Try to set a small amount of your income aside as soon as you get it. If you keep a close eye on your bank account and think you might be about to go over your balance, you can then transfer some of those savings in to your account to avoid being charged interest on your overdraft, or other charges from your bank for spending money you don’t have.

If you manage to get through the month without needing to use the money you set aside, forget about it and do the same with your next monthly income. You will soon be building a steady pot of emergency funds to be used whenever you need it.

Save before you splurge

It is always tempting to buy what you want, when you want it. However, if you don’t have the money available, using credit cards or other types of borrowing is not the solution.

Buying with money you have saved means that you don’t have to repay on a monthly basis. It also gives you time to carefully consider your purchase and/or to wait for the price to reduce.

Save your change

We all know how annoying it can be to have heavy pockets full of coins. Grab a jar, old bottle or piggy bank and start saving. You'll be surprised at how quickly it can add up.

Most local supermarkets have a machine that counts your change for a small fee and turns it into vouchers to use in that supermarket.

If your budget allows, try to empty your pockets every evening and put everything except £1 and £2 coins in your change jar.

Save the change scheme

This is when debit card purchases are rounded to the nearest pound by your bank and the difference automatically gets paid into a nominated savings account (participating banks only).

Credit unions

A credit union is a mutual organisation. This means that it is owned by its members, who reap the benefits of the business and keep the money in the local community. Essentially, it is a community based savings and loans provider.

If you like the idea of supporting your local community rather than seeing profits passed on to a bank’s shareholders, credit unions are something you should seriously consider.

Without the pressure of making profits, many credit unions are able to provide competitive financial services to local people who may not be eligible to borrow from banks and who may have needed to resort to very expensive payday lenders.

We have a number of students who use credit unions to top up their student support. By saving a little each month, they can then access an affordable loan to help bridge the gap in the summer months when student support payments are not made. When the next year comes, that loan can then be repaid in manageable instalments.

Credit unions are just as accessible as banks and often you can join online as well as check your savings account and loan repayments.

Before borrowing any money, we would suggest you take a look at our borrowing money page. This will help you work out whether you really need to borrow and offers advice that can help you work out the best way for you to borrow money if you need to.

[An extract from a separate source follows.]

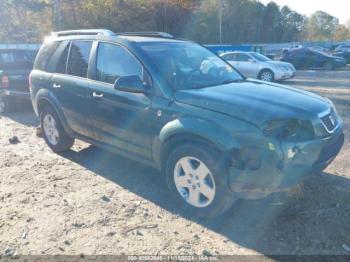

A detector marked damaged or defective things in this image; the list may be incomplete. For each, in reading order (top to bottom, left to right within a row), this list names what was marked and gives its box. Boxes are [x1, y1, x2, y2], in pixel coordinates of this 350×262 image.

We work closely with Renfrewshire Wide Credit Union, based only a stone’s throw away from the Paisley Campus. However, credit unions exist in many communities and you can find yours by searching Find Your Credit Union.

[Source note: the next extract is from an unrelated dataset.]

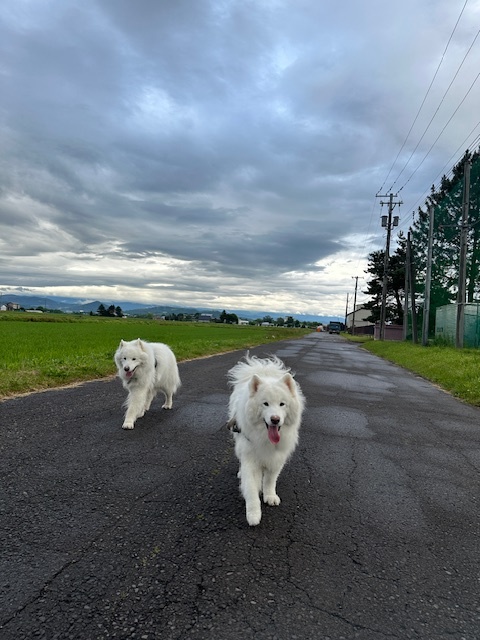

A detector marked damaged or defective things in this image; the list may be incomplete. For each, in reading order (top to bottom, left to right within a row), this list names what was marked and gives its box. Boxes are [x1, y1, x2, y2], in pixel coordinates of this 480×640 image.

My Credit Union Renfrewshire

There are five credit unions operating in Renfrewshire of varying sizes, offering a variety of services. My Credit Union Renfrewshire provides all the information you need to make an informed choice about joining a credit union that best suits your needs.

Renfrewshire Wide Credit Union

You can join Renfrewshire Wide Credit Union (RWCU) if you live, work or study in Renfrewshire. This is known as the common bond - something that links you to the local community and is required to be a member of many credit unions.

1st Alliance Ayrshire Credit Union

1st Alliance Credit Union is based in Kilwinning with various access points available across Ayrshire. Similar to most credit unions, they offer a local service to local people.

Solway Credit Union

Solway Credit Union's primary aim is to ensure your financial health by encouraging you to save and borrow responsibly. Like most credit unions, they are a ‘not for profit’ organisation which is run by members for members in the local community.

Lanarkshire Credit Union

Lanarkshire Credit Union operates from various locations across Lanarkshire, offering opportunities for the local community to save and borrow responsibly.